Defender: Les diamants sont éternels (VF – Panini Comics)

L’inspiration n’est pas comme les diamants. Defenders s’inspire beaucoup trop de son pareil visuel et les deux ne l’ont pas pour décevoir. Brian M Bendis, on le sait maintenant, pour l’un des ses derniers travaux, nous frustre immensément. Les projets avec une telle assurance sont rares ; Les désillusions de ce calibre aussi. 

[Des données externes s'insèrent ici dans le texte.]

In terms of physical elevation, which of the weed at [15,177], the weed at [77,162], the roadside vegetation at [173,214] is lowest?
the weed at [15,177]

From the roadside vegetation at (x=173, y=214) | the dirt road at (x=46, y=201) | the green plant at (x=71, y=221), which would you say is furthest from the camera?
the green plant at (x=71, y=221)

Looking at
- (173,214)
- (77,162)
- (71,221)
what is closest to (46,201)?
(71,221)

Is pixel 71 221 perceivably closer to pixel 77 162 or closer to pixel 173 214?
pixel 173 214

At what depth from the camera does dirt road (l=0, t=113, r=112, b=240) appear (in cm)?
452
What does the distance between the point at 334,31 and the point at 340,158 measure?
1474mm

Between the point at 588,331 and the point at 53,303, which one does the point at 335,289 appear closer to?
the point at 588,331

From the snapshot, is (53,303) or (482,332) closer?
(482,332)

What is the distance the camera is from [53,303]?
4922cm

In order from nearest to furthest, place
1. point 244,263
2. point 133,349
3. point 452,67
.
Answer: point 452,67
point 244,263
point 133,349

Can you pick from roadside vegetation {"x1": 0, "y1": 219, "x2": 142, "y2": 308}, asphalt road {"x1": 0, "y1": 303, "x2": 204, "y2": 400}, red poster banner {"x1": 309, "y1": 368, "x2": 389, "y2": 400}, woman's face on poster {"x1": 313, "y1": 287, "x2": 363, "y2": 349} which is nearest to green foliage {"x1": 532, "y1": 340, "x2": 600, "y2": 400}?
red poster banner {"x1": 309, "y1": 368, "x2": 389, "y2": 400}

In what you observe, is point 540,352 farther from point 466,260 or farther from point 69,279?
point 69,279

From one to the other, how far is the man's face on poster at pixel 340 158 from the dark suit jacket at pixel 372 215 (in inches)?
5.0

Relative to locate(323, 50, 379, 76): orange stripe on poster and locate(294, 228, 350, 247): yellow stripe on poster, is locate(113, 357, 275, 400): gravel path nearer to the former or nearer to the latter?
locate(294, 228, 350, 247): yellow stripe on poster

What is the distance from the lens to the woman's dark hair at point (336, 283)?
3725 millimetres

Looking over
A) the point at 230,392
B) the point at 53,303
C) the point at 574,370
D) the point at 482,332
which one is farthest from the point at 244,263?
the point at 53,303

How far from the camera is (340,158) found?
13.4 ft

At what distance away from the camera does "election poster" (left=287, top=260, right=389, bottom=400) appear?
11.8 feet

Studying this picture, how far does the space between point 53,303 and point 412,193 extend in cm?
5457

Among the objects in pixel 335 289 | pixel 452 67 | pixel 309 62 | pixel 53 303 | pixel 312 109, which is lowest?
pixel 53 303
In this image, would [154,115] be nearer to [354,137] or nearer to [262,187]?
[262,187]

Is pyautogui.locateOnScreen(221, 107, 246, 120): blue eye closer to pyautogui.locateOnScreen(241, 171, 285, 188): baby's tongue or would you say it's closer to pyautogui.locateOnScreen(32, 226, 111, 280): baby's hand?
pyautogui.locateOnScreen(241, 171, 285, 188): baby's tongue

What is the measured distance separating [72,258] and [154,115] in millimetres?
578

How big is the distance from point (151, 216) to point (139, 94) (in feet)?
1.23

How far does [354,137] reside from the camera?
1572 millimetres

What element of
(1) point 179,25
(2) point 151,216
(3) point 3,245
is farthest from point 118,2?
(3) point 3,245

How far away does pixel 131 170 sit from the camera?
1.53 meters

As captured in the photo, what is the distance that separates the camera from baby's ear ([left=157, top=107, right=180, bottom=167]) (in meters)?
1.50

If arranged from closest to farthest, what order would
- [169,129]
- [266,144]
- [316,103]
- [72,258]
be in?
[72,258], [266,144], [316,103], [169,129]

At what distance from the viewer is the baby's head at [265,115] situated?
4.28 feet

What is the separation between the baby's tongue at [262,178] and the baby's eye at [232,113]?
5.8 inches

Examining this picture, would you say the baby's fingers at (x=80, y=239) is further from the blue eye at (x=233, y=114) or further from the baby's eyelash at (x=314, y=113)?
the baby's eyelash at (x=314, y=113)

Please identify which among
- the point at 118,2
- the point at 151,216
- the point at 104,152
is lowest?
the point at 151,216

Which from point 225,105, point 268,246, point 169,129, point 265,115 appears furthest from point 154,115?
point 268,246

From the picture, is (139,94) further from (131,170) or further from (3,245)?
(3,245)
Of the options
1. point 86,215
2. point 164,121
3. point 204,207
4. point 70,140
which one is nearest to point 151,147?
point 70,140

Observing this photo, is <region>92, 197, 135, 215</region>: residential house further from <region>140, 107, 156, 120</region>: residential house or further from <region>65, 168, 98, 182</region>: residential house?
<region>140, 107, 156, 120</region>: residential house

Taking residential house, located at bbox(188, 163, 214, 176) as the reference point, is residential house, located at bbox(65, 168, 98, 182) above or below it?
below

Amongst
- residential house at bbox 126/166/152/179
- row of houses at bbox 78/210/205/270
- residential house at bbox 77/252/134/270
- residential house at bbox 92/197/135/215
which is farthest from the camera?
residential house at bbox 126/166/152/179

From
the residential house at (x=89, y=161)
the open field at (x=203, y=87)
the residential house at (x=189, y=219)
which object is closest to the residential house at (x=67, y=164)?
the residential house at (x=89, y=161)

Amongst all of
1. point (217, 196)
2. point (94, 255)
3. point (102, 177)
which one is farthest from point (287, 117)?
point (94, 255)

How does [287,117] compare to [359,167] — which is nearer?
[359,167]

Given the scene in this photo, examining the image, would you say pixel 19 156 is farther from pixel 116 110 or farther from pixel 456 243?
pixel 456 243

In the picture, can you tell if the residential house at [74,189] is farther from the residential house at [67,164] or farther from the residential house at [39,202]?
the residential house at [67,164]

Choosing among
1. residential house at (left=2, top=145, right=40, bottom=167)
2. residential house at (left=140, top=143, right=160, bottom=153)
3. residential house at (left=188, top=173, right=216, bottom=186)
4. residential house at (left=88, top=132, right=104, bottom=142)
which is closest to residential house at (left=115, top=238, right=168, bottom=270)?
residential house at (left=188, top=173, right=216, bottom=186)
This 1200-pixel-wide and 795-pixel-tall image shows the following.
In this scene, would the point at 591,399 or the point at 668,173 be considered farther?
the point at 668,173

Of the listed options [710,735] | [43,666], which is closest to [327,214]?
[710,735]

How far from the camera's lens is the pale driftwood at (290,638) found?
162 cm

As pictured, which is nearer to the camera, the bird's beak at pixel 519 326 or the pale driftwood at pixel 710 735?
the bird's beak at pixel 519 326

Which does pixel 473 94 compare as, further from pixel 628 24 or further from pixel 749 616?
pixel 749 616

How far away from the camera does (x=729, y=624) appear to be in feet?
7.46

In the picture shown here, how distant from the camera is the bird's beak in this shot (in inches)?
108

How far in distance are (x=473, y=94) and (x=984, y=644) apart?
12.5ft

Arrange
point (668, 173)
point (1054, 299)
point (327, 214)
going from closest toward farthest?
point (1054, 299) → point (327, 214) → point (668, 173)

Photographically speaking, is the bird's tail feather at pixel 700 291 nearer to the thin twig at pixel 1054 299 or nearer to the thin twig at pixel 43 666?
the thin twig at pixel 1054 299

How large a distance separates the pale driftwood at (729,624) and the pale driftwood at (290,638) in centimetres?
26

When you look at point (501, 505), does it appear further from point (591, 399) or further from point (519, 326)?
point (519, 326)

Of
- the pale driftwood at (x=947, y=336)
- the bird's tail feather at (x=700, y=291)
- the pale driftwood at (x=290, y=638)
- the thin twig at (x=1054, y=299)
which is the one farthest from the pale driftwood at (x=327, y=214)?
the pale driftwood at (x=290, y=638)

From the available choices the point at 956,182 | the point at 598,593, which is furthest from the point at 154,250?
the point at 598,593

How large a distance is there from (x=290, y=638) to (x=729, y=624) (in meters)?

Jouons franc jeu, la portée de Jeph Loeb sur les écrans fait mal. Le show est l’élan de la duperie, mais certainement pas celui qui en tient les rênes. Prenez Duggan, qui se Garde bien de céder aux sirènes des chiffres Galactiques du cinéma. Le fautif est ailleurs. Le dessin peut être ? Il serait fou d’accuser David Marquez. Survolté, dynamique, pêchu, découpé, expressif, musclé, réfléchi, Marquez sublime son art. Plus fort, encore, que sur Civil War II. C’est toute une ambiance street, entre les néons et soirées, les lampadaires et les ruelles, les réunions à billets et les règlements de compte habillés, qui s’anime. Marquez s’autorise quelques découpages ou compositions où les personnages s’emportent. Dernière remarque particulière, où l’artiste capte parfaitement ce vide ultra sensoriel du Diable. 

Gangsta’s Paradise

Par élimination, il ne reste malheureusement que l’auteur, bien le dernier des soupçonnés. Et pourtant, l’écriture décrédibilise toute une série. L’incohérence générale accable tout. Déjà, Diamondback ne trouve pas mieux pour se lancer dans l’ascension criminelle que de se mettre à dos les 4 héros de quartier. Un bon exemple d’un personnage démesuré pour rien, qui n’apprend pas de ses petites erreurs. Tout ne justifie pas une réunion de voisinage. Toujours en lien avec ce pseudo vilain, le rapport de force est totalement déséquilibré. Capable de mettre au tapis les 4 personnages, puis soudainement impuissant ; Ou pire, capable d’arrêter le poing de Rand, mais s’effondre au moindre objet catapulté, l’échelle de puissance n’a pas de sens. 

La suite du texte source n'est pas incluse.